▶ _What to produce_
Track down every line below that holds "отец" and copy it.

▶ _Extracted data_
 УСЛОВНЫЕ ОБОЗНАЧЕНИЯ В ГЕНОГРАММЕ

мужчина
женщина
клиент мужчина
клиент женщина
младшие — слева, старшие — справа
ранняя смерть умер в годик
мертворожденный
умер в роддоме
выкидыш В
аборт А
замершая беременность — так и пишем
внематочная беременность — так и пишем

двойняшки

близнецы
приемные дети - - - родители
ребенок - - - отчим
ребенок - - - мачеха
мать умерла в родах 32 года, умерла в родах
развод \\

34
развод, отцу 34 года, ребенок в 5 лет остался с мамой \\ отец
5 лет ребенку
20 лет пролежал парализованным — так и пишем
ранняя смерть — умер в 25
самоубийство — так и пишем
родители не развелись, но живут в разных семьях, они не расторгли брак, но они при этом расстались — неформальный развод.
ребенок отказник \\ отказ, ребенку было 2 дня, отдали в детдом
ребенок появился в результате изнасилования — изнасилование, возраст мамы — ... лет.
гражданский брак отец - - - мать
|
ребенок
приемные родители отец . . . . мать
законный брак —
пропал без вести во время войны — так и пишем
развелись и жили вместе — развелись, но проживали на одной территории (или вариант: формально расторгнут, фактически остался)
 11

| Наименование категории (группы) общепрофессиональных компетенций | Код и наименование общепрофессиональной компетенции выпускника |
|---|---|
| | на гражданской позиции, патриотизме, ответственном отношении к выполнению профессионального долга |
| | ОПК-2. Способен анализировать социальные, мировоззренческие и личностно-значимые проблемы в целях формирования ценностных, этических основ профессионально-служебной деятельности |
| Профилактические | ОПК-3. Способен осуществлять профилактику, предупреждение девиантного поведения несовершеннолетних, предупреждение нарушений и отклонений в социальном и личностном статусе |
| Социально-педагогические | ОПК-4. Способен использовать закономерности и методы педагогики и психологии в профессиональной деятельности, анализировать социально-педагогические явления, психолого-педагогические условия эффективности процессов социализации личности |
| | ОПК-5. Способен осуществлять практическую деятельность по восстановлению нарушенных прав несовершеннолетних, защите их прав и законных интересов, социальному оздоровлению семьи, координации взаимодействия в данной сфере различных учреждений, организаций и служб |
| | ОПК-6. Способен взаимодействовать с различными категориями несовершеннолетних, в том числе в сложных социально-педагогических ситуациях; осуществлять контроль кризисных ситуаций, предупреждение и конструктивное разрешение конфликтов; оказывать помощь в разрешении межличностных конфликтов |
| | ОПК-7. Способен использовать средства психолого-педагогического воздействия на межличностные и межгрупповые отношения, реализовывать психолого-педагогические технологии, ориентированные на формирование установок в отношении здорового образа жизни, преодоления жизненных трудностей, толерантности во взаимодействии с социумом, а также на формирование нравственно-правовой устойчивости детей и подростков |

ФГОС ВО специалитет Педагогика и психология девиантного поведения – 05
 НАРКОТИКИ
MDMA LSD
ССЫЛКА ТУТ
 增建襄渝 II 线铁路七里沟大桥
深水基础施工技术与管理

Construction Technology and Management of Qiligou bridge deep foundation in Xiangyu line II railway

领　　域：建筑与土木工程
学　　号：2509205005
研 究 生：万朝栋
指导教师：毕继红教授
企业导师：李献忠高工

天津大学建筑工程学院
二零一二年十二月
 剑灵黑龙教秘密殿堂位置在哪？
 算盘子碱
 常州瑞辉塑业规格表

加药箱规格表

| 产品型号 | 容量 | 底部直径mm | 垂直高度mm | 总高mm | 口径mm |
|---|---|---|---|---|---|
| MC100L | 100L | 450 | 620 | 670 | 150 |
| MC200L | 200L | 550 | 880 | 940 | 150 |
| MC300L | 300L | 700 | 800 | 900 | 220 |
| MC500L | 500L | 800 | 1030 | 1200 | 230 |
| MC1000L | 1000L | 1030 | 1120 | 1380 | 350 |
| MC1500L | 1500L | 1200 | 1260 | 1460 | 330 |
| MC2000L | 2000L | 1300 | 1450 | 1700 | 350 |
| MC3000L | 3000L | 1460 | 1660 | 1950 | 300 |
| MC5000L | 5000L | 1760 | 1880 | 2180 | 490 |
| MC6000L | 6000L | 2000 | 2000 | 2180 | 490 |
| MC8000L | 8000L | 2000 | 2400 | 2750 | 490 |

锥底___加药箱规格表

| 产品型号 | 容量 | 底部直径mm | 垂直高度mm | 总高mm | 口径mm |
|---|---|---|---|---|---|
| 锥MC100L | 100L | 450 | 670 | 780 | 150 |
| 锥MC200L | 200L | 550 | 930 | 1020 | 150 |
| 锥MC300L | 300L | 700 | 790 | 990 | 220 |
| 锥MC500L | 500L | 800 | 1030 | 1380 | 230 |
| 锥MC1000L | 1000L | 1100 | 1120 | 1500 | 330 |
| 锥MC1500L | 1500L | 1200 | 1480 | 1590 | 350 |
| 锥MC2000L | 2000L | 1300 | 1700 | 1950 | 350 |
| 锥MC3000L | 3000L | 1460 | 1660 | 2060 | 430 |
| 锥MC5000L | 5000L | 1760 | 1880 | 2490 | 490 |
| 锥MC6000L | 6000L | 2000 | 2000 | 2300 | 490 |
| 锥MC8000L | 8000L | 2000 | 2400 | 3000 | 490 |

▶ _Response to this exercise_
развод, отцу 34 года, ребенок в 5 лет остался с мамой \\ отец
гражданский брак отец - - - мать
приемные родители отец . . . . мать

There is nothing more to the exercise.